→ **提示テキスト**:
--

名水とは 弘法水 湖沼 大分の名水 思い出の写真館



名水


名水とは

 名水とは,水質,水量,周辺環境,親水性の観点からみて,状態が良好である, 地域住民等による保全活動がある, その他 故事来歴,希少性,特異性,著名度等を勘案して,1985年当時の環境庁が日本名水百選を選定したものです. この中には河川や湖沼,はては堰までが選ばれています.名水とは飲料水,おいしい水とは限らないのです!!! 
 私は,生活用水として大切に利用されてきた水であることが第一の条件と考えています.したがって,名水とは,「現在は無理としても以前は飲用できた水でなければならない」というこだわりがあります.また,そのような名水には何かしらの伝説,伝承があり,科学的な根拠がみられるものも少なくありません.その代表的な名水が『弘法水』であるといえるでしょう.このような観点から,これまで多くの名水について,自然科学的,地理学的,民俗学的な調査・研究をしてきました.このページではその幾つかを紹介いたします.
 名水の啓蒙書は
 日本地下水学会編(1994):『名水を科学する』技報堂出版(分担執筆),299p.
 日本地下水学会編(1999):『続名水を科学する』技報堂出版(分担執筆),246p.

をご覧下さい.

--

→ **課題の内容**:
(A) 次の(i)〜(iii)が名水の解説の内容と合っているかを、それぞれ「はい」か「いいえ」で答え、判断の決め手となる本文の語句をそのまま引用してください。(i) 日本名水百選は1985年当時の環境庁が選定した。(ii) 日本名水百選に選ばれているのは飲用できる水だけである。(iii) 筆者は、生活用水として大切に利用されてきた水であることを名水の第一の条件と考えている。
(B) 名水の解説で、筆者が伝説や伝承をもつ名水の代表として挙げているのは何ですか。
(C) 名水の解説を、最後の文に続けて書き進めてください。

→ **提供データ**:
--

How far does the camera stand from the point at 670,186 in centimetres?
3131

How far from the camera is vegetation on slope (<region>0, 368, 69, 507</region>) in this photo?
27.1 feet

--

→ **課題ごとの解答**:
(A)
(i) はい:「1985年当時の環境庁が日本名水百選を選定したものです」
(ii) いいえ:「名水とは飲料水,おいしい水とは限らないのです!!!」
(iii) はい:「私は,生活用水として大切に利用されてきた水であることが第一の条件と考えています」

(B) 『弘法水』

(C)
★磨崖仏と湧水の研究
河野忠(2005):大分県の磨崖仏と湧水の存在について.地域研究,Vol.46,No.,2.より
 大分県には約80ヶ所,総数にして400体ほどの磨崖仏が存在しており,日本全国の8割近くの磨崖仏が集まっているといわれている.これまでの湧水調査の中で磨崖仏に行くと必ずといってよいほど湧水が見られたので,便利な指標として利用していた.従来,磨崖仏の造立は密教との関係を指摘され,深い信仰心から製作されたといわれていたが,水の存在から磨崖仏をみた研究は知られていない.石像文化財保護の観点からみると,磨崖仏に湧水が存在する事は風化が早まる可能性があり好ましい事ではない.にもかかわらず,大分県の磨崖仏に湧水が存在する事は,そこに何か理由があるのではないかと考え,磨崖仏と湧水の悉皆調査を開始した.これまでに50ヶ所の磨崖仏を訪れ,湧水の存在を確認した結果,確実に湧水が存在するものが32ヶ所,湧水跡のみられたものが15ヶ所,存在しないもの3ヶ所となった.未調査の磨崖仏が30ヶ所ほどあるものの,9割以上の磨崖仏に湧水が確認された.しかも湧水のない3ヶ所の磨崖仏は,移動可能な石仏と横穴式墳墓に彫った磨崖仏であった.従って,調査した磨崖仏には必ず湧水が存在するといってよい.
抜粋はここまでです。